War dies ein Tribunal? Hatten sie sich versammelt, um über sie zu richten, weil sie einen ihrer Drachenbrüder verwundet hatte? Nandalee hob trotzig den Kopf. Der verdammte Rotrücken hatte es nicht besser verdient!

Unser Bruder, der Himmlische, ist tot. Er wurde von den Devanthar heimtückisch ermordet. Nachtatems Gedanken waren umflort von tiefer Trauer, die Nandalee bis ins Herz berührte, sodass ihr unwillkürlich Tränen in die Augen traten. Es war unmöglich, sich den Gefühlen der Himmelsschlangen zu verschließen. Sie waren so überwältigend, wie die Erstgeschlüpften groß waren. Sie blickte zu dem Drachen, der ihr und Gonvalon Zuflucht gewährt hatte. Schatten umwoben seinen schwarz geschuppten Leib. Er wirkte wie Fleisch gewordene Finsternis. Unheimlich. Bedrohend. Ein Raubtier, in dessen Gegenwart sie ein Nichts war. Und doch war da diese verstörende Trauer. Nandalee fühlte, dass er immer noch fassungslos war über den Verlust seines Nestbruders. Gefühle, wie sie ganz und gar nicht zu einem Raubtier passten.

Nachtatem ließ sie an allem teilhaben, was er über den Tod seines Bruders wusste. Wie er binnen eines Herzschlags unter einem Himmel aus Gestein begraben wurde. Beklommen blickte Nandalee zur weiten Decke der Halle hinauf. Waren sie hier unter der Erde, so wie der Himmlische, als er starb?

Ehrenwerte Meister und Novizen, Ihr findet Euch hier versammelt, da ein jeder von Euch auf seine Art einzigartig ist. Es war nicht mehr Nachtatem, der nun in ihren Gedanken sprach. Der Goldene führte das Wort, und seine Gedanken wurden getragen von verhaltenem Zorn und von einem Pathos, dem sich zu entziehen unmöglich war. Von einer Himmelsschlange einzigartig genannt zu werden, war eine Gunst, die wohl kaum einem Elfen zuvor widerfahren war.

So wie ein guter Stahl aus Eisenstangen mit ganz unterschiedlichen Eigenschaften geschmiedet wird, so sollt Ihr von heute an in Eurer Verschiedenheit doch untrennbar miteinander verbunden sein. Ihr seid unser heißer Stahl der Rache, und Ihr werdet unsere Feinde dort verwunden, wo sie am wenigsten mit einem Angriff rechnen. Ihr werdet Angst in ihre Herzen säen!

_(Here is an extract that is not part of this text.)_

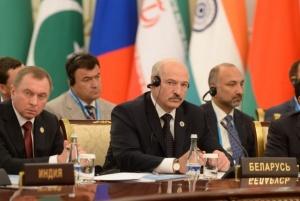 Лукашенко на заседании ШОС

Unsere Schwerter zu sein, das war von Anbeginn der Zweck der Drachenelfen, doch nie zuvor wurden Eure Brüder und Schwestern auf eine Probe gestellt, wie sie Euch nun bevorsteht. Gehört Ihr uns, mit Euren Herzen und Euren Seelen und jeder Faser Eures Leibes?

»Ja«, erklang es im selben Augenblick aus ihrer aller Münder, als sprächen sie mit nur einer Stimme.

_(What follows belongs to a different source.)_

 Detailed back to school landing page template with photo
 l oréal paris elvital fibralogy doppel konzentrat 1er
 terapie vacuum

Es wird die Dame Nandalee sein, die Euch bei diesem Feldzug, den Tod des Himmlischen zu sühnen, anführen soll.

Erschrocken blickte Nandalee zum Goldenen auf und wurde fast geblendet von dem Licht, das sich in seinen Schuppen spiegelte. Sie spürte sein Vertrauen in sie. Was sie überraschte, hatte sie doch mit ihren Taten in der Tiefen Stadt sein Missfallen erregt. Auch wurde sich Nandalee bewusst, dass alle übrigen Elfen sie anstarrten. Abgesehen von Bidayn war sie die Unerfahrenste hier. Ihr stand diese Ehre nicht zu!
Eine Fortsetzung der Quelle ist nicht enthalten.